Driving to New York City and back recently, my wife and I listened to an Audible recording of Marie Kondo’s “The Life-Changing Magic of Tidying Up.” I had never seen her on TV and only vaguely knew about her work up to that time. Kondo’s approach is not conventional. Basically she urges her readers to focus on discarding quite a lot–because most of our possessions don’t really mean that much to us. Sometimes we cling to the past or we fear the future, and these mental states hijack our mind into reactively keeping too many things and things that simply do not “spark joy.” She has a few basic rules:

  1. Commit to tidying up
  2. Imagine your ideal lifestyle
  3. Finish discarding first
  4. Tidy by category, not location
  5. Follow the right order
  6. Ask yourself if it sparks joy

This was the perfect book to listen to together for my wife and me as we were getting ready to move from the DC area to Colorado. It resulted in about 150 bags of unwanted things thrown away; about 20 boxes of books donated to our local library; about 15 boxes of documents that we didn’t need–shredded or recycled; donated furniture that had served its purpose; my CD collection given to a former colleague. All of these things had served us well, and we were grateful for them, but we were ready to let them go. We were ready to focus more on who we really had become.
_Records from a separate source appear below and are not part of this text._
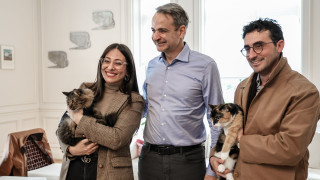 Υποδοχή Μητσοτάκη σε επαναπατρισθέντες μαζί με τα κατοικίδιά τους στο Μέγαρο Μαξίμου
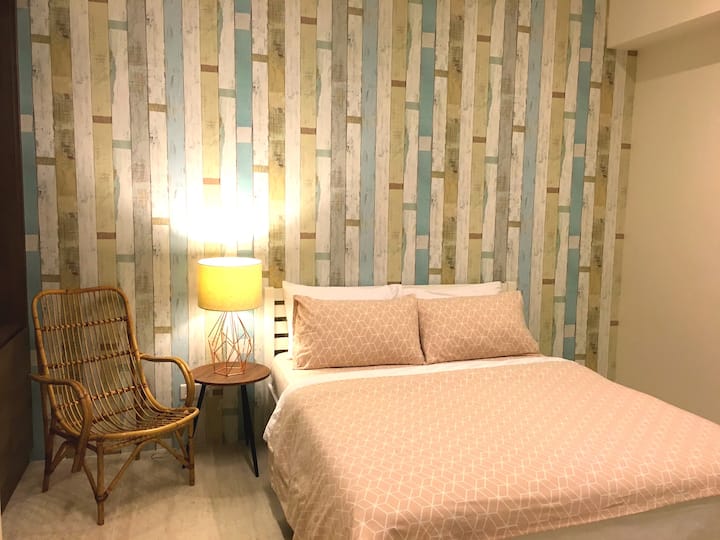 Druga spavaća soba ima bračni krevet (160x200). Izravan pristup balkonu. 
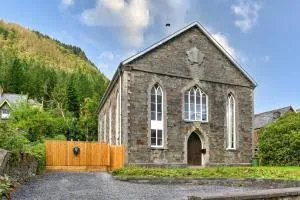 Finest Retreats - Luxury Converted Chapel with Hot Tub & Games Room - Mallwyd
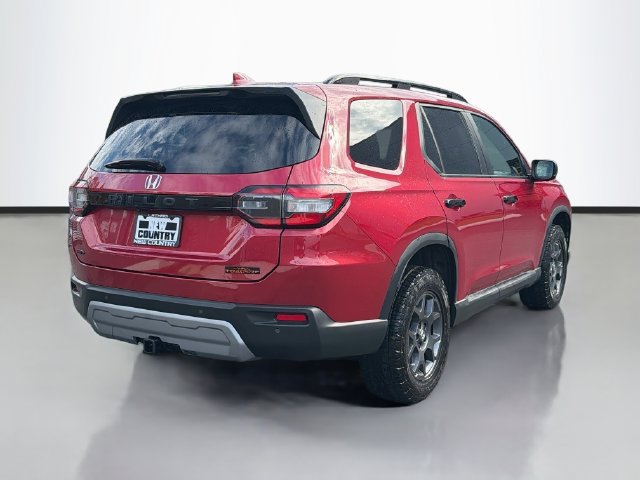 Used 2025 Honda Pilot TrailSport image 7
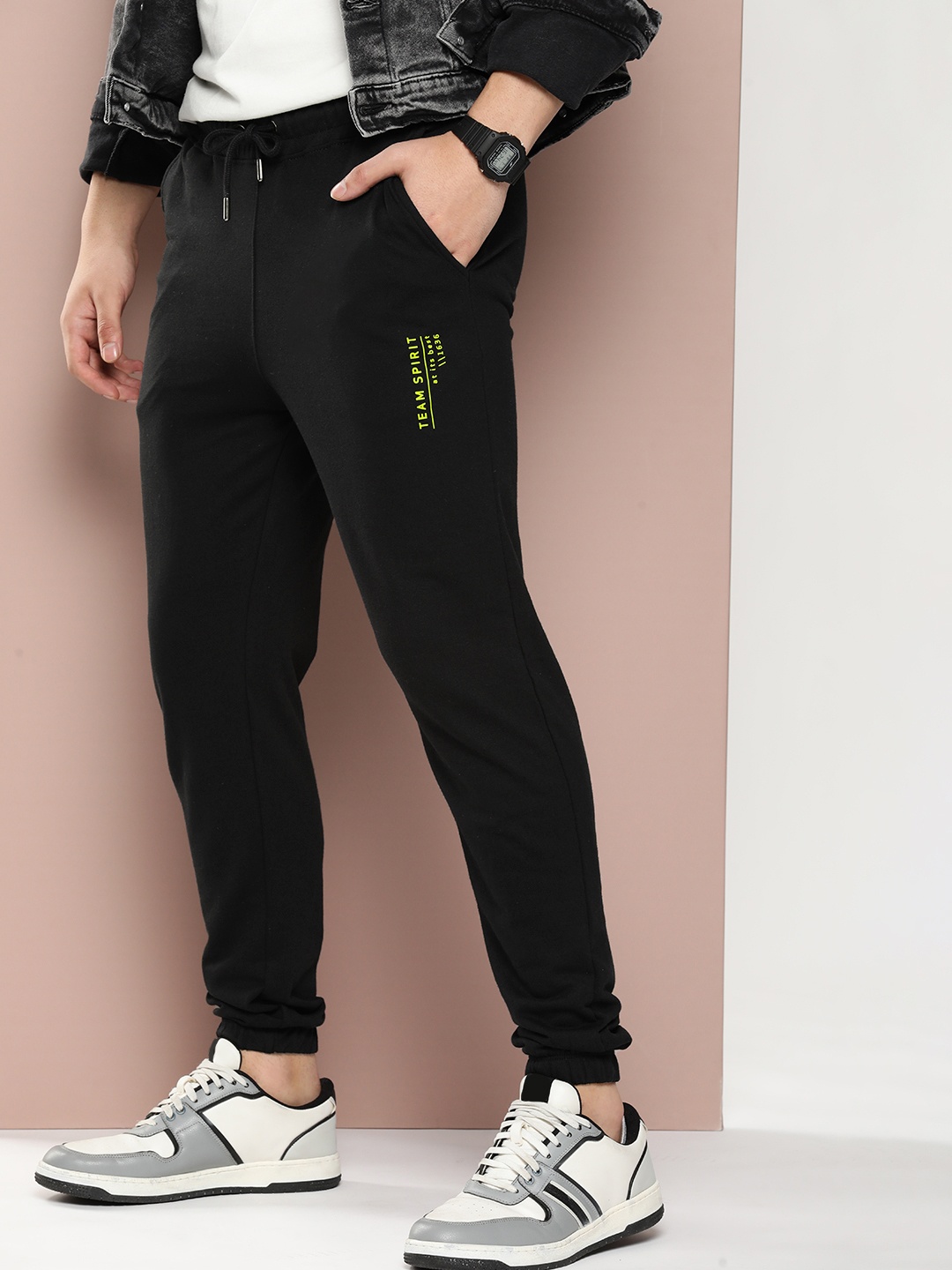

Harvard Men Joggers, Black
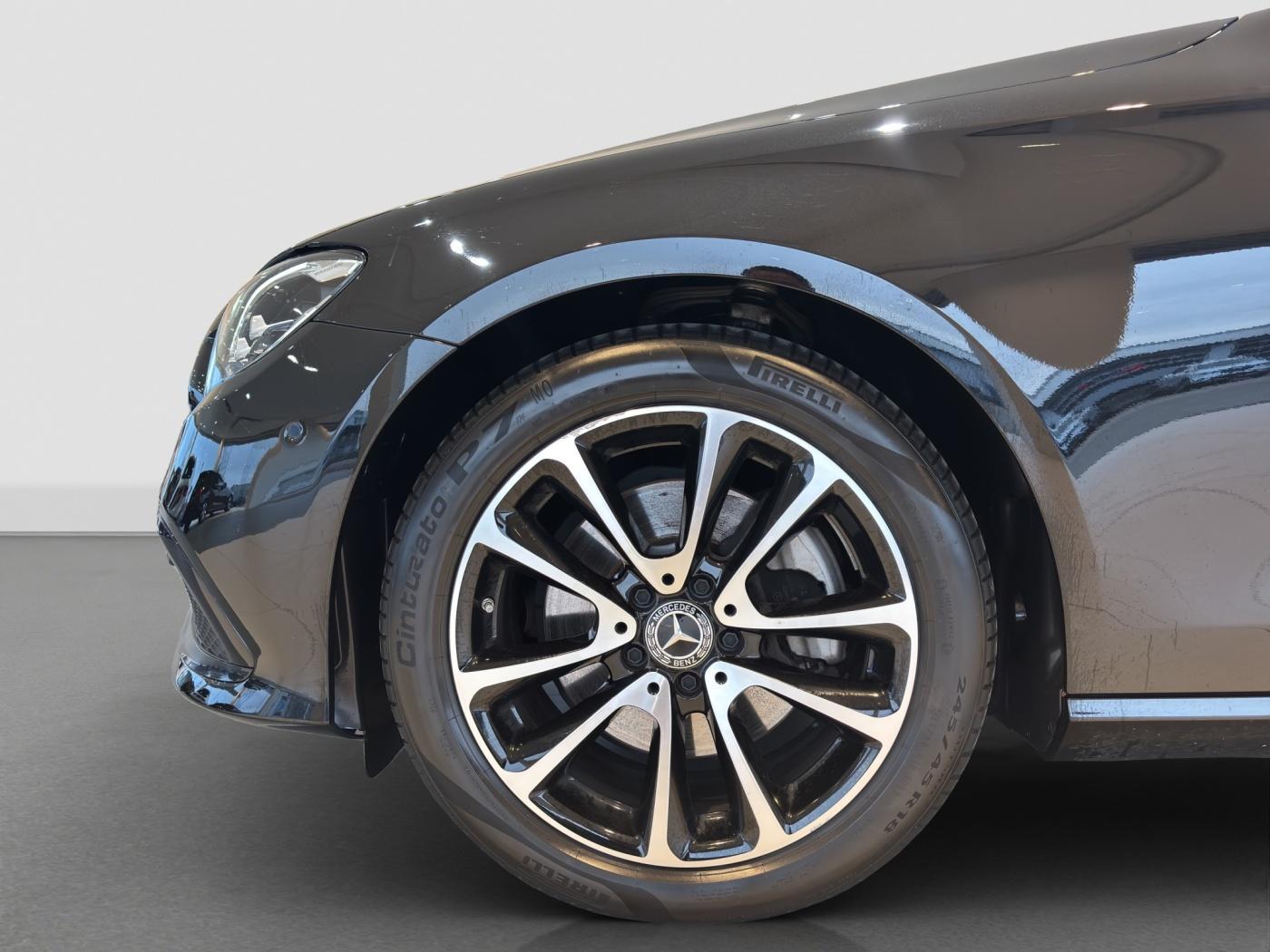 Mercedes-Benz E 220 AVANTGARDE E 220 d Estate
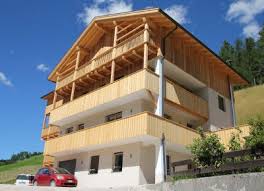 La nostra casa si trova in una zona quieta di la villa, vicino agli impianti di risalita più importanti del sellaronda. Apartments In San Cassiano Alta Badia Apartment Rent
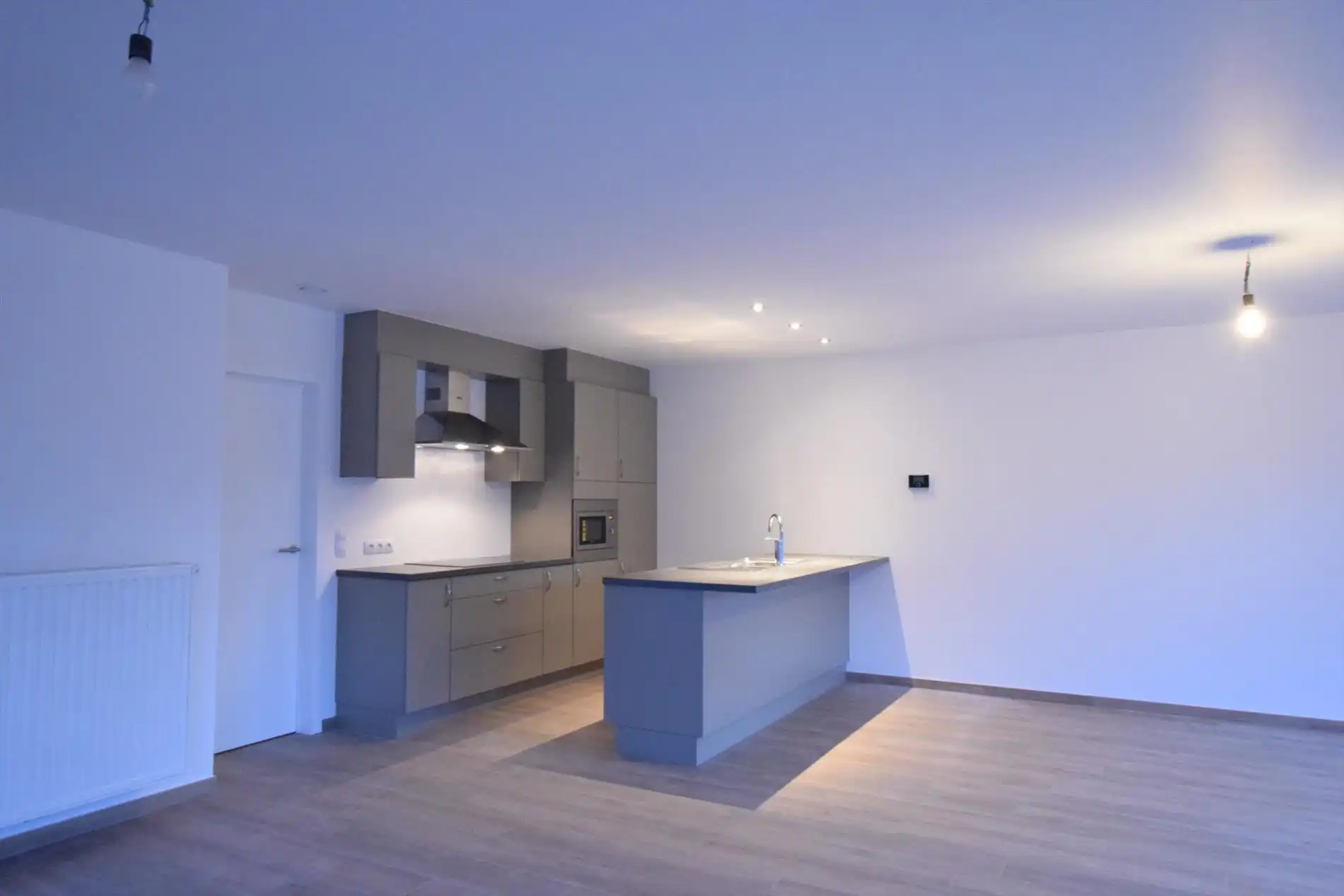 Recente halfopen bebouwing met 3 slaapkamers op uiterst rustige ligging te Gistel foto 5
Kondo writes about her method as being life-changing to her clients. They are happier, more successful and more focused. Her book made me wonder if some of her principles could be adapted to trumpet playing. Her first two rules certainly made sense–we have to totally commit ourselves to our trumpet craft and we have to imagine the best version of ourselves as trumpeters. I think it’s always a good thing to ask yourself, “does trumpet playing itself spark joy in my life?” There is no right or wrong answer for everyone. Just the correct answer for you. What kind of trumpeter do you want to be? If trumpet playing sparks joy in you and if you really see yourself as a jazz, rock, band or orchestral player, then great! You’re reading the right blog!

But if you are like me, you probably have lots of hobbies and interests. You have reached an impressive level of mastery in some of these areas. This is normal. But at some point, instead of amassing more skills and interests, you can ask yourself what interests resonate more naturally with who you really are. Yes, it’s good to have a few other skills that can compliment your trumpet playing, but when they begin to sabotage your growth, reconsider them. Do your other interests really spark joy? Keep coming back to that. And if you’re not sure, it probably doesn’t spark joy. Move on and let that half-baked dream go. Don’t waste trumpet time!